In tal senso Cassazione n. 35242 del 20/10/2006, nella quale era stato condannato il marito il quale imponeva alla moglie determinati rapporti sessuali, sopportati solo per evitare ritorsioni ritenute attendibili dalla donna.

LA VIOLENZA SESSUALE

Allorché, al contrario, il clima di intimidazione arriva al punto, anche in un normale rapporto di coppia, di imporre all’altro coniuge intimità non volute, oltre all’addebito in sede di separazione dei coniugi, può ben sussistere anche il reato penale di cui all’art. 609 bis c.p.

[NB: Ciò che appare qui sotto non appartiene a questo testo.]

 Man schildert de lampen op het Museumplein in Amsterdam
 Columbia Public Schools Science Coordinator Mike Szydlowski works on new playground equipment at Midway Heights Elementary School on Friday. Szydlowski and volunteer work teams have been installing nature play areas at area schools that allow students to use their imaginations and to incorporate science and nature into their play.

Il reato si configura anche se i rapporti non sono imposti con violenza fisica immediata, ma subiti dalla moglie, solo per il timore di essere sottoposta a ritorsioni ed intimidazioni.
In tal senso anche la recente giurisprudenza penale ritiene, allorché la violenza fisica e morale subita dalla donna non le lasci alcuna scelta, e  questa sia sottoposta ad una condizione di sudditanza a causa del comportamento minaccioso del marito, tenuto conto del clima di violenza e di sopraffazione esistente, che senz’altro debba essere condannato penalmente il marito.
Ciò soprattutto allorché i giudici di merito rilevino che in famiglia regnava un clima di soprusi, violenze e sopraffazione, in cui uno degli effetti era la costrizione ripetuta e continuata a subire rapporti sessuali.
Nel caso riportato da Cass. N. 39865 del 5/10/2015 la moglie veniva trascinata fuori dalla stanza dei bambini e, pur di non essere percossa e di non svegliare i figli, preferiva subire i rapporti sessuali, temendo fondatamente per la propria incolumità.